CHP’ye neden şaşır(a)mıyoruz?
Bütün bu çılgınlık nöbetlerinin Türkiye’nin her alandaki başarıları arttıkça gelmesi yeterince dikkat çekici gelmiyor mu? Oysa çok açık, Türkiye’nin Katar’la hiçbir alışverişi Türkiye’nin aleyhine değil, tamamen lehine. Tabii ki her iki tarafın.
Borsa İstanbul’un hisselerinin Katar’a satılmasıyla birlikte CHP cenahında alevlenen görülmemiş muhalefet dikkat çekici. Buna muhalefet demek de zor. İzah edilmesi gereken bir psikolojik öfke nöbeti gibi. Ağızlarından çıkanı kulakları duymuyor gibi Kılıçdaroğlu’nun ve CHP’li milletvekillerinin. Onları duyan, sanki dünyada şimdiye kadar varsa emperyalizm, sömürgecilik, finans kapitalizm, hepsinin arkasında Katar olduğunu sanır. Türkiye’nin Katar’la olan ilişkisi ise Katar sermayesine tek taraflı bir teslimiyet gibi sanki.

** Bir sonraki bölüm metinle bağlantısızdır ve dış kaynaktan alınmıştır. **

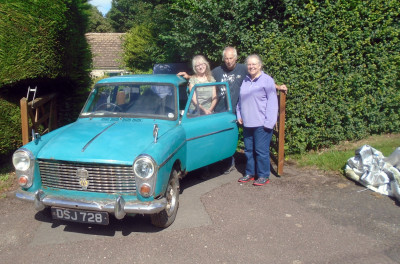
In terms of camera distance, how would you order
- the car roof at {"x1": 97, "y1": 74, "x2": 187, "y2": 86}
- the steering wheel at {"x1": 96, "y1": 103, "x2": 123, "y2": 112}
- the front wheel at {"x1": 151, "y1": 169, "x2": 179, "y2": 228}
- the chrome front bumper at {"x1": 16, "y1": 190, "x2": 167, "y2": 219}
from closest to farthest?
1. the chrome front bumper at {"x1": 16, "y1": 190, "x2": 167, "y2": 219}
2. the front wheel at {"x1": 151, "y1": 169, "x2": 179, "y2": 228}
3. the steering wheel at {"x1": 96, "y1": 103, "x2": 123, "y2": 112}
4. the car roof at {"x1": 97, "y1": 74, "x2": 187, "y2": 86}

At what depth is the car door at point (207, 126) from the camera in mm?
4836

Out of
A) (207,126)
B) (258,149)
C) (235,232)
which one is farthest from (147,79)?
(235,232)

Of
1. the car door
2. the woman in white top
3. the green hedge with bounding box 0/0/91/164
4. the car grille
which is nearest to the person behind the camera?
the car grille

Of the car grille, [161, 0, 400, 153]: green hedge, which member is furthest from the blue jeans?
the car grille

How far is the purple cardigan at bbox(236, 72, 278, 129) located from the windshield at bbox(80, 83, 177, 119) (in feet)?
3.81

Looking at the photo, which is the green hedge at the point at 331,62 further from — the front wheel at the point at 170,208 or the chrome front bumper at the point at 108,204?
the chrome front bumper at the point at 108,204

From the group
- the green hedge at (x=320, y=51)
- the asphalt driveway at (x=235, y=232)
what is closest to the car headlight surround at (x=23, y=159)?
the asphalt driveway at (x=235, y=232)

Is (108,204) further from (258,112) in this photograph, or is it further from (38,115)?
(38,115)

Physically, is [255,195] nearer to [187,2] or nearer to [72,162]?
[72,162]

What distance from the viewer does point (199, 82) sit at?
18.2 feet

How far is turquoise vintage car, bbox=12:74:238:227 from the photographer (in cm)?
370

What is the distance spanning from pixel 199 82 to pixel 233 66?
29.5 inches

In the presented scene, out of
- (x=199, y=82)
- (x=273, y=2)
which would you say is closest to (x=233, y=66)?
(x=199, y=82)

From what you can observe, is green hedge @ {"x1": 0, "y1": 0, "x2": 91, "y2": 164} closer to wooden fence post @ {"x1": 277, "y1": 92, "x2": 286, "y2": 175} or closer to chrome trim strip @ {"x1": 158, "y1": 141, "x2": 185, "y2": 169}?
chrome trim strip @ {"x1": 158, "y1": 141, "x2": 185, "y2": 169}
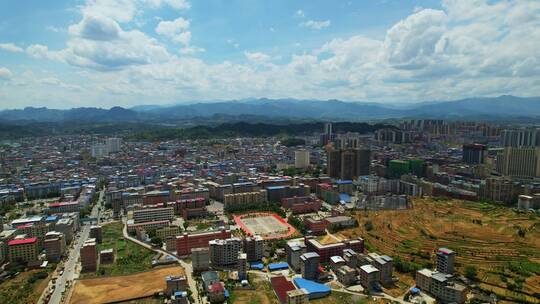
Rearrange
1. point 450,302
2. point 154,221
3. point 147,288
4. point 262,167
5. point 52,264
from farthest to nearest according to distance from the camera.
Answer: point 262,167
point 154,221
point 52,264
point 147,288
point 450,302

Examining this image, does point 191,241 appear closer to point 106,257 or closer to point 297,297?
point 106,257

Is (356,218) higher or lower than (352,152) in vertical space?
lower

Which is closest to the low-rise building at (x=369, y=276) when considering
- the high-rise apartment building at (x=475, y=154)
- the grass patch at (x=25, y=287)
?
the grass patch at (x=25, y=287)

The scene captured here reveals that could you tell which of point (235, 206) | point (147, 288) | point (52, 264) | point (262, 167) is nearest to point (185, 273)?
point (147, 288)

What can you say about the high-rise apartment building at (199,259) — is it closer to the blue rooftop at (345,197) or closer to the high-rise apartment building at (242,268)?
the high-rise apartment building at (242,268)

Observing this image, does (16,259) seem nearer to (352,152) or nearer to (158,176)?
(158,176)

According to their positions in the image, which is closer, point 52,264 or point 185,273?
point 185,273

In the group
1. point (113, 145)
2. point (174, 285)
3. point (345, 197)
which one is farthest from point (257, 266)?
point (113, 145)
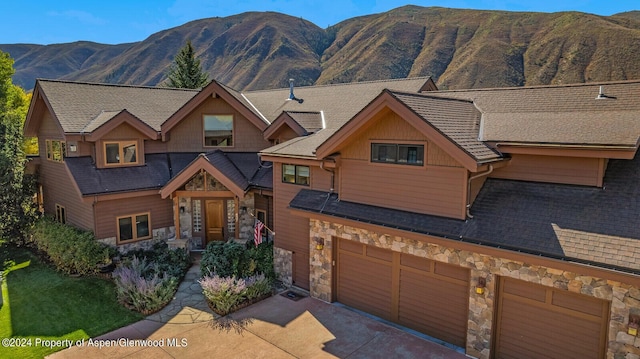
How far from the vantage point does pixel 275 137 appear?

Türkiye’nin halihazırda dış siyasette, özellikle uluslararası dengelerde sağladığı büyük başarıların belirlediği konumuna dair ihanet derecesinde büyük bir haksızlık bu. Hele bir CHP milletvekilinin Türkiye ile Katar arasındaki bu ilişki üzerinden “Türk Ordusu’nun Katarlılara satılmış olduğu” çıkarsaması yapması ihanetin de ötesinde başka bir mensubiyet adına öfkeden duçar olunmuş çılgınlığın ifadesi.